(Data items)
┌────────

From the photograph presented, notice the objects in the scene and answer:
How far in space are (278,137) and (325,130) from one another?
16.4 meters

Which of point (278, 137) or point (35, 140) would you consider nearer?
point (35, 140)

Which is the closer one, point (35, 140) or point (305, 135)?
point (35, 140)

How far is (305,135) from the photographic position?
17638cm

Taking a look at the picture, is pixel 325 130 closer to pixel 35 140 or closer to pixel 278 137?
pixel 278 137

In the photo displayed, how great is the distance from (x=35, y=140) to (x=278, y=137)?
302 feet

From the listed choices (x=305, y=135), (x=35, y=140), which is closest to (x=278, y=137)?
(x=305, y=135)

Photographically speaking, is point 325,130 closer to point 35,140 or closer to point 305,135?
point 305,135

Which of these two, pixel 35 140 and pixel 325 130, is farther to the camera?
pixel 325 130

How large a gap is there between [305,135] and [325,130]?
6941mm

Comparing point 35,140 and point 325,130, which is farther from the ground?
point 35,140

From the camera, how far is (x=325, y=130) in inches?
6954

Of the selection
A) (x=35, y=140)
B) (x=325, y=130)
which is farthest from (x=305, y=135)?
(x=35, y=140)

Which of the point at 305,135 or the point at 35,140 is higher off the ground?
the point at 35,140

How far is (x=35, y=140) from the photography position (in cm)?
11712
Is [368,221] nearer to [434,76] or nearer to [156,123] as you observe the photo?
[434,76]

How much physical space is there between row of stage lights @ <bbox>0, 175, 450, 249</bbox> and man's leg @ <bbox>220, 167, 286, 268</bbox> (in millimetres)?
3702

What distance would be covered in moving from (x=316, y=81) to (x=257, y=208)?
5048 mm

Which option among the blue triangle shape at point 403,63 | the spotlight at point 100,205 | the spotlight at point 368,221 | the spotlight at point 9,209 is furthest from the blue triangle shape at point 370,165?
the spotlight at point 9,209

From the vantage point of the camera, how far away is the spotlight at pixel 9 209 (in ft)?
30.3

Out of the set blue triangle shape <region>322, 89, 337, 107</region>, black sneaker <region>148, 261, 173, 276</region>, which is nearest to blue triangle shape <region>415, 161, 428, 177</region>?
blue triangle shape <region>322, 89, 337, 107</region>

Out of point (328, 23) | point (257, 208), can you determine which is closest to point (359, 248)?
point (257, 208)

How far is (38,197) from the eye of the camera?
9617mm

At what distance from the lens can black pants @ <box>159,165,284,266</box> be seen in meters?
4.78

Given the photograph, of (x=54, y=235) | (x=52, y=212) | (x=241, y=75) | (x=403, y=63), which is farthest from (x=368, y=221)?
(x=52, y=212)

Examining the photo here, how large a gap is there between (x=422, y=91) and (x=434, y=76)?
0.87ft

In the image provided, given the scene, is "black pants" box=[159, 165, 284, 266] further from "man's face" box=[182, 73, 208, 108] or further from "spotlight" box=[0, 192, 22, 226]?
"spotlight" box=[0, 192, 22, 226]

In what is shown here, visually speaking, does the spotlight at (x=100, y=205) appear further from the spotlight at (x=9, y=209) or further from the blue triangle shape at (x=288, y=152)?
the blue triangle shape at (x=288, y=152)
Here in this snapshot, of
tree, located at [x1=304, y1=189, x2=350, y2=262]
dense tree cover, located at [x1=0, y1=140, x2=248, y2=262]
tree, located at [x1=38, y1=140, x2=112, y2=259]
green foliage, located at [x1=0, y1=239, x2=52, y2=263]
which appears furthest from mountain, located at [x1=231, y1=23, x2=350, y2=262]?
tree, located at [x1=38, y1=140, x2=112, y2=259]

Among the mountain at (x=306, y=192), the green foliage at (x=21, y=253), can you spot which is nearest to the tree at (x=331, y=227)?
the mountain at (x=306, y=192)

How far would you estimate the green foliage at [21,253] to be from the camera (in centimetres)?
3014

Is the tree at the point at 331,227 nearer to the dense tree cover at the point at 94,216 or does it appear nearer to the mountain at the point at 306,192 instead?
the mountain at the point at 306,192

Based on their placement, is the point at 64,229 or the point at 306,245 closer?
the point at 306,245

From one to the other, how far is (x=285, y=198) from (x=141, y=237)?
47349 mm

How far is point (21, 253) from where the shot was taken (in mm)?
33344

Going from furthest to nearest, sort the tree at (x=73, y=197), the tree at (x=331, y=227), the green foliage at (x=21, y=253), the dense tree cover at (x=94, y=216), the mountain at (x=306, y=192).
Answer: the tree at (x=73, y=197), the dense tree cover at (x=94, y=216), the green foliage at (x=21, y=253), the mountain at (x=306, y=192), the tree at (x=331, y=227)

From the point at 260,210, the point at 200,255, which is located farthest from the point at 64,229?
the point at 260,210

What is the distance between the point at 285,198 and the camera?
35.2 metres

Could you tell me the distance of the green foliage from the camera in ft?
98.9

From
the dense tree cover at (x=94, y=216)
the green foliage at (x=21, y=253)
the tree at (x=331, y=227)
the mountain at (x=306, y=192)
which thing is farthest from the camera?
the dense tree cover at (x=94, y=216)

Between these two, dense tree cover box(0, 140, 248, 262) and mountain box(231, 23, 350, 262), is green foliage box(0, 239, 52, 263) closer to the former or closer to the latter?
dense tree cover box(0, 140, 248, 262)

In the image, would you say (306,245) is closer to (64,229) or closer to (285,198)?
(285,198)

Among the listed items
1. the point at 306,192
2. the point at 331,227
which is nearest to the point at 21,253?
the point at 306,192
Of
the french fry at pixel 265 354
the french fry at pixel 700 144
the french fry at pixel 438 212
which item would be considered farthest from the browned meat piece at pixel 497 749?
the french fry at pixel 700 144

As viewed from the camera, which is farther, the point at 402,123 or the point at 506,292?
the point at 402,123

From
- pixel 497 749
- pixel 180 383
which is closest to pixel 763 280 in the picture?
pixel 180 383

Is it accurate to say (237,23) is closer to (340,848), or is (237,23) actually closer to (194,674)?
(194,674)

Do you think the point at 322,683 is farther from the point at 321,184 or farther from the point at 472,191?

└────────

*EXERCISE DESCRIPTION*
Can you pull every line out of the material above and reproduce each one verbatim, in its original order?

*REPLY*
From the photograph presented, notice the objects in the scene and answer:
How far in space are (278,137) and (325,130) from one another?
16.4 meters

Which of point (278, 137) or point (35, 140) would you consider nearer?
point (35, 140)

Which is the closer one, point (35, 140) or point (305, 135)?
point (35, 140)

How far is (305,135) from the photographic position?
17638cm

Taking a look at the picture, is pixel 325 130 closer to pixel 35 140 or closer to pixel 278 137?
pixel 278 137

In the photo displayed, how great is the distance from (x=35, y=140) to (x=278, y=137)?
302 feet

From the listed choices (x=305, y=135), (x=35, y=140), which is closest to (x=278, y=137)?
(x=305, y=135)

Photographically speaking, is point 325,130 closer to point 35,140 or closer to point 305,135?
point 305,135

Which of these two, pixel 35 140 and pixel 325 130, is farther to the camera?
pixel 325 130

How large a gap is there between [305,135] and [325,130]?
6941mm

Comparing point 35,140 and point 325,130, which is farther from the ground?
point 35,140

From the camera, how far is (x=325, y=130) in inches?
6954

Of the selection
A) (x=35, y=140)
B) (x=325, y=130)
which is farthest from (x=305, y=135)?
(x=35, y=140)

Which of the point at 305,135 or the point at 35,140 is higher off the ground?
the point at 35,140

How far is (x=35, y=140) from the photography position (in cm)?
11712
Is [368,221] nearer to [434,76] or nearer to [156,123] as you observe the photo?
[434,76]

How much physical space is there between row of stage lights @ <bbox>0, 175, 450, 249</bbox> and man's leg @ <bbox>220, 167, 286, 268</bbox> (in millimetres)?
3702

What distance would be covered in moving from (x=316, y=81) to (x=257, y=208)?
5048 mm

Which option among the blue triangle shape at point 403,63 | the spotlight at point 100,205 | the spotlight at point 368,221 | the spotlight at point 9,209 is furthest from the blue triangle shape at point 370,165?
the spotlight at point 9,209

From the vantage point of the camera, how far away is the spotlight at pixel 9 209 (in ft)?
30.3

Out of the set blue triangle shape <region>322, 89, 337, 107</region>, black sneaker <region>148, 261, 173, 276</region>, which is nearest to blue triangle shape <region>415, 161, 428, 177</region>?
blue triangle shape <region>322, 89, 337, 107</region>

Out of point (328, 23) | point (257, 208), can you determine which is closest to point (359, 248)?
point (257, 208)

How far is (38,197) from the eye of the camera?
9617mm

At what distance from the lens can black pants @ <box>159,165,284,266</box> be seen in meters?
4.78

Given the photograph, of (x=54, y=235) | (x=52, y=212) | (x=241, y=75) | (x=403, y=63), which is farthest from (x=368, y=221)?
(x=52, y=212)

Examining the photo here, how large a gap is there between (x=422, y=91) and (x=434, y=76)?
0.87ft

In the image provided, given the scene, is "black pants" box=[159, 165, 284, 266] further from "man's face" box=[182, 73, 208, 108] or further from "spotlight" box=[0, 192, 22, 226]?
"spotlight" box=[0, 192, 22, 226]

In what is shown here, visually speaking, does the spotlight at (x=100, y=205) appear further from the spotlight at (x=9, y=209) or further from the blue triangle shape at (x=288, y=152)?
the blue triangle shape at (x=288, y=152)
Here in this snapshot, of
tree, located at [x1=304, y1=189, x2=350, y2=262]
dense tree cover, located at [x1=0, y1=140, x2=248, y2=262]
tree, located at [x1=38, y1=140, x2=112, y2=259]
green foliage, located at [x1=0, y1=239, x2=52, y2=263]
which appears furthest from mountain, located at [x1=231, y1=23, x2=350, y2=262]?
tree, located at [x1=38, y1=140, x2=112, y2=259]

Among the mountain at (x=306, y=192), the green foliage at (x=21, y=253), can you spot which is nearest to the tree at (x=331, y=227)?
the mountain at (x=306, y=192)

How far would you estimate the green foliage at [21,253] to be from the camera (in centimetres)?
3014

Is the tree at the point at 331,227 nearer to the dense tree cover at the point at 94,216 or does it appear nearer to the mountain at the point at 306,192 instead?
the mountain at the point at 306,192

Based on their placement, is the point at 64,229 or the point at 306,245 closer?
the point at 306,245

From one to the other, how far is (x=285, y=198) from (x=141, y=237)?
47349 mm

How far is point (21, 253) from where the shot was taken (in mm)?
33344

Going from furthest to nearest, sort the tree at (x=73, y=197), the tree at (x=331, y=227), the green foliage at (x=21, y=253), the dense tree cover at (x=94, y=216), the mountain at (x=306, y=192).
Answer: the tree at (x=73, y=197), the dense tree cover at (x=94, y=216), the green foliage at (x=21, y=253), the mountain at (x=306, y=192), the tree at (x=331, y=227)

From the point at 260,210, the point at 200,255, which is located farthest from the point at 64,229?
the point at 260,210

What is the distance between the point at 285,198 and the camera?
35.2 metres

Could you tell me the distance of the green foliage from the camera in ft?
98.9

From
the dense tree cover at (x=94, y=216)
the green foliage at (x=21, y=253)
the tree at (x=331, y=227)
the mountain at (x=306, y=192)
which thing is farthest from the camera?
the dense tree cover at (x=94, y=216)

Between these two, dense tree cover box(0, 140, 248, 262) and mountain box(231, 23, 350, 262), is green foliage box(0, 239, 52, 263) closer to the former or closer to the latter?
dense tree cover box(0, 140, 248, 262)

In the image, would you say (306,245) is closer to (64,229) or closer to (285,198)?
(285,198)

Among the listed items
1. the point at 306,192
2. the point at 331,227
which is nearest to the point at 21,253?
the point at 306,192
Of
the french fry at pixel 265 354
the french fry at pixel 700 144
the french fry at pixel 438 212
which item would be considered farthest from the browned meat piece at pixel 497 749?
the french fry at pixel 700 144

As viewed from the camera, which is farther, the point at 402,123 or the point at 506,292?
the point at 402,123

From
- pixel 497 749
- pixel 180 383
which is closest to pixel 763 280 in the picture?
pixel 180 383

Is it accurate to say (237,23) is closer to (340,848), or is (237,23) actually closer to (194,674)?
(194,674)

Do you think the point at 322,683 is farther from the point at 321,184 or farther from the point at 472,191?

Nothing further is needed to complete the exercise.